Jadwiga competed at Wimbledon in 1937 where she was named runner up after losing to English champion Dorothy Round. In the same year after Wimbledon, she made her way to the US Open, where she made the finals again. She was popular in the United States, where she gained the nickname “Ja-Ja” (Dżadża, in Polish transliteration), since her name was so hard to pronounce for the English-speaking audience. Once back in Europe, she competed and won the French Open. A short while later, the Second World War broke out, interrupting her career. She competed in the French Open again in 1947 where she made the final, only officially retiring from the sport in 1968.



Halina Konopacka
It’s impossible to write about Polish sport without mentioning Halina Konopacka. Konopacka is still highly regarded as one of Poland’s strongest sports competitors, having won the gold in the first-ever women’s discus throw event at the 1928 Olympics in Amsterdam.
She was a stellar well-rounded athlete, competing in ten events in the Polish championships (from javelin throw to discus to shot put) and taking first place in seven of them. All told, she was named Polish champion 27 times. She was a natural athlete; growing up, Halina trained in skiing, iceskating, swimming, horseback riding, and tennis, among others. She first broke the record for discus throw in 1926, after becoming familiar with the sport only a few months prior, when even then she came close to the world record on her first-ever throw. She broke her own record more than twenty times after that, including at the 1928 Olympics where she became the first Polish competitor, male or female, to take home a gold medal.



Her professional athletic career was short-lived but impactful. Following her standout performance in the late 1920s, she became part of the Polish Olympic committee and editor of Start magazine, a Polish publication devoted to physical fitness during the interwar years. She also enjoyed competitive motorsport, at a time when it was rare for a woman to drive, let alone compete.
After the Second World War, Halina Konopacka retired from competitive sport and pursued her other interests, namely poetry and painting. She was somewhat of a renaissance woman, speaking three languages and possessing talent in both writing and watercolor painting. Sadly, her Olympic gold medal was lost forever at the start of the Second World War when Halina Konopacka personally drove the bus that helped evacuate 80 tons of gold out of Poland to safety.

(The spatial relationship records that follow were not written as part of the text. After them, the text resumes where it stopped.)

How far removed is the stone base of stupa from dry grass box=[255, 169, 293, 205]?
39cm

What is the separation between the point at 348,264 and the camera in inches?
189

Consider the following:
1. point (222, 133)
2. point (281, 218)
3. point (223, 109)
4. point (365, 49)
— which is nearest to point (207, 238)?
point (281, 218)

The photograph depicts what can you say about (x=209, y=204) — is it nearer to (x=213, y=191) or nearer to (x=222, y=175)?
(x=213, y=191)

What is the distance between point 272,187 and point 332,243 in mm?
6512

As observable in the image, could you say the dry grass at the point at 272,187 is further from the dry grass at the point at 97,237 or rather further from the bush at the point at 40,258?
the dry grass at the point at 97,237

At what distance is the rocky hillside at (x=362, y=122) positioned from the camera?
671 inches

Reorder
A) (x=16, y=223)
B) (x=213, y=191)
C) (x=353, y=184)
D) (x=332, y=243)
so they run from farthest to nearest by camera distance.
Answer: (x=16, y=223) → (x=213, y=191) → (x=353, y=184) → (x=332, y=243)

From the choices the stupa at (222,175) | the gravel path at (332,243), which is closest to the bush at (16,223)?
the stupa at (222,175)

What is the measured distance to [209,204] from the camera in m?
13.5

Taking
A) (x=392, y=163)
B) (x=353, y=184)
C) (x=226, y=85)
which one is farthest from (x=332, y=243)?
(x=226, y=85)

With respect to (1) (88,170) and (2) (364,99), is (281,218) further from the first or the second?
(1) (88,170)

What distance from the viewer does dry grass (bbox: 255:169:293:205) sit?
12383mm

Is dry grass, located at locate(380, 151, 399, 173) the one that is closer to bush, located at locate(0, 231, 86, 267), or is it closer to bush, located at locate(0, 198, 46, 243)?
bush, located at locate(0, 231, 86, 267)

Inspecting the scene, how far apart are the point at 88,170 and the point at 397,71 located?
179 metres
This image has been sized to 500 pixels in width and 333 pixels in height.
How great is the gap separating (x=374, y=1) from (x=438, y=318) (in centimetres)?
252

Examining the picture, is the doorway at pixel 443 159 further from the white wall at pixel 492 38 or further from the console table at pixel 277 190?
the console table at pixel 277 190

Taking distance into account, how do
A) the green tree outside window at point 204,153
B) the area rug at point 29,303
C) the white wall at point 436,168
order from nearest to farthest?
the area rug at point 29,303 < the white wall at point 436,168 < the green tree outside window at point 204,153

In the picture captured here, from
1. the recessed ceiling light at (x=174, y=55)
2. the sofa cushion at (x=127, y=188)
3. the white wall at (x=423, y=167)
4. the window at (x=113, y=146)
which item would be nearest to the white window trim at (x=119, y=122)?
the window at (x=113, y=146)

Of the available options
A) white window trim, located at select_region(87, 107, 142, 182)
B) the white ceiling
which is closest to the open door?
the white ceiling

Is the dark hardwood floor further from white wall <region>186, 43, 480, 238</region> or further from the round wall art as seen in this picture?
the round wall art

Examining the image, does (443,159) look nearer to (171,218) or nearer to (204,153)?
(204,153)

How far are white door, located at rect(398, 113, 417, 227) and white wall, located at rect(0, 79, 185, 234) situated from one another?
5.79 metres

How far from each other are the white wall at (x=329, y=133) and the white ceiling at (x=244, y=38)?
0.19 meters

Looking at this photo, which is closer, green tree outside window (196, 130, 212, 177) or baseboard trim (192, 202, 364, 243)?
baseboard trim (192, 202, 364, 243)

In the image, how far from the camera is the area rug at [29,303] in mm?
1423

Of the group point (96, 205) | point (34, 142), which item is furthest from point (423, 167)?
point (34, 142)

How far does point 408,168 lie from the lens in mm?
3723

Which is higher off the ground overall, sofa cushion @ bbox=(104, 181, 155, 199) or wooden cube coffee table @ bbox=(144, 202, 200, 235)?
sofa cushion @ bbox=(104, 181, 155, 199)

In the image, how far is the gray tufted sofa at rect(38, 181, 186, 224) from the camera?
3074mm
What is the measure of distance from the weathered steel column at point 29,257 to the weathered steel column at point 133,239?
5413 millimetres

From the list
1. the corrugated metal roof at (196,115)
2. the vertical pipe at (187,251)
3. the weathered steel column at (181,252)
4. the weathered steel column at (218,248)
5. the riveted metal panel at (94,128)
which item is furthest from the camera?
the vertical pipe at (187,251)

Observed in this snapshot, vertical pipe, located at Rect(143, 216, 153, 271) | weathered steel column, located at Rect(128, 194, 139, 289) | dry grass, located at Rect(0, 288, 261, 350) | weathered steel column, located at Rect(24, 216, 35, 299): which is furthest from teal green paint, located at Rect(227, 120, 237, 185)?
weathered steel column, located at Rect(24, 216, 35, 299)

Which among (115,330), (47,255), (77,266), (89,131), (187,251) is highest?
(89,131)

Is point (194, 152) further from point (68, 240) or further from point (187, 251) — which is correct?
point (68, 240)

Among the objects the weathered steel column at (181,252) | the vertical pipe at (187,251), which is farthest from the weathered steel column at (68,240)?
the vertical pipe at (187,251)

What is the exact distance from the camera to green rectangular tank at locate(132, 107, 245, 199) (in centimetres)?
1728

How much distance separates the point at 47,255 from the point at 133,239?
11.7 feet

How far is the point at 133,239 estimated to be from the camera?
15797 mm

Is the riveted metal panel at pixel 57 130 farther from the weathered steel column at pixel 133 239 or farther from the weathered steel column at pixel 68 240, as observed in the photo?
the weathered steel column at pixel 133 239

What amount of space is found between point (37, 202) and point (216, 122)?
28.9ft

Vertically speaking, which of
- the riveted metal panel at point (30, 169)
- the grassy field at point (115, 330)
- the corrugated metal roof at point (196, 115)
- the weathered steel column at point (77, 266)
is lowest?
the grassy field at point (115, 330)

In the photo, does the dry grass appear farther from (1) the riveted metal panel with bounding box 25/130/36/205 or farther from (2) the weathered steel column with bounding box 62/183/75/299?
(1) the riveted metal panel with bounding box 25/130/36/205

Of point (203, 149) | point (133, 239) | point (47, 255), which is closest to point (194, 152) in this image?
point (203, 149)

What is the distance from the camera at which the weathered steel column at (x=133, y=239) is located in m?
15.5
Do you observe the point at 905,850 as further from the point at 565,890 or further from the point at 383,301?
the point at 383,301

Janina Kurkowska-Spychajowa
One of the most decorated and accomplished Polish sportswomen in the 1930s, 1940s, and 1950s was Janina Kurkowska-Spychajowa. She was a highly-skilled archer who took the gold five times in the World Archery Championships and winning a bronze, silver, or gold medal 63 times throughout her three decades of competition.
Janina competed in many sports in her youth, but it was archery that appealed to her most. She began practicing the sport quite late, at the age of 25, but quickly mastered it. Archery had been practiced in Poland throughout history in both hunting and combat as well as sport, but it wasn’t until the interwar period – when the focus on athletics and physically building a strong nation became popular – that archery was formalized as a serious competitive sporting event in the country.

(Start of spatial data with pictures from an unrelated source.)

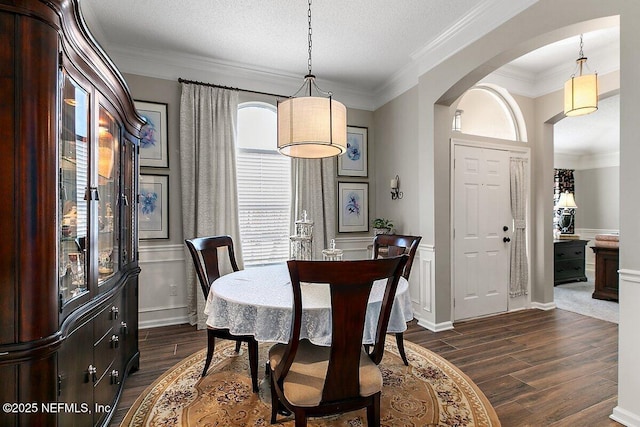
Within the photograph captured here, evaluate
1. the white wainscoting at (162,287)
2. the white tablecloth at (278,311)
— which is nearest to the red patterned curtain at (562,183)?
the white tablecloth at (278,311)

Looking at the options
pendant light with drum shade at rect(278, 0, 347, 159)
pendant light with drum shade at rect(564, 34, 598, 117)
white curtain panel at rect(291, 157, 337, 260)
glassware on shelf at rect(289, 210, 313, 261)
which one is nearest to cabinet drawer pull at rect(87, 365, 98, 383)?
glassware on shelf at rect(289, 210, 313, 261)

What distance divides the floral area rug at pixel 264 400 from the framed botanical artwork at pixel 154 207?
5.00ft

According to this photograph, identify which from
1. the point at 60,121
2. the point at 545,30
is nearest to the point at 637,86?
the point at 545,30

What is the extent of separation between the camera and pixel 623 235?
76.5 inches

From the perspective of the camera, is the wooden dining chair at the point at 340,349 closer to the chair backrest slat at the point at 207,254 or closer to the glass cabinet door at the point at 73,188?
the glass cabinet door at the point at 73,188

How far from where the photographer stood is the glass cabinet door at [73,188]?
1.36 meters

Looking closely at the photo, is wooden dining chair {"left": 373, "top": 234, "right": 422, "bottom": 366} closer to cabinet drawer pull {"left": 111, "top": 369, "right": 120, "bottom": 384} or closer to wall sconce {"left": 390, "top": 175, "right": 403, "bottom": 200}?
wall sconce {"left": 390, "top": 175, "right": 403, "bottom": 200}

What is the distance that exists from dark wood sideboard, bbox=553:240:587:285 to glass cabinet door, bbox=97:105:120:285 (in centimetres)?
641

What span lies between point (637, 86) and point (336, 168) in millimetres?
3053

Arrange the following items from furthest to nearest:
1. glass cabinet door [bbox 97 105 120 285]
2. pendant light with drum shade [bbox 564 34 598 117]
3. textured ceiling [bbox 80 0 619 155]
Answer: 1. pendant light with drum shade [bbox 564 34 598 117]
2. textured ceiling [bbox 80 0 619 155]
3. glass cabinet door [bbox 97 105 120 285]

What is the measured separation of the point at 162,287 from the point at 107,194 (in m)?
1.97

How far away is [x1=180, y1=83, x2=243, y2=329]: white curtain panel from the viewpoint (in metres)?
3.62

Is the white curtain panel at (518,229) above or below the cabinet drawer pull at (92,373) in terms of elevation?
above

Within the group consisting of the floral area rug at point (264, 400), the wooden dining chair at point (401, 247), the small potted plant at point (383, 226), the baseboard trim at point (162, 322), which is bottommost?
the floral area rug at point (264, 400)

During the 1940s and the outbreak of the Second World War, Janina donated her medals and trophies to the war effort. After the war, she continued to compete, ending her professional career in 1957. She was and is unknown in the wider sports community mainly due to bad luck and timing: the event was discontinued at the Olympics from 1920 to 1972. Janina Kurkowska-Spychajowa never got a chance to compete, win, and become the international celebrity she had the potential to be. Unfortunately, since her time as world champion, no Poles have competed at such a level to win at the Olympics.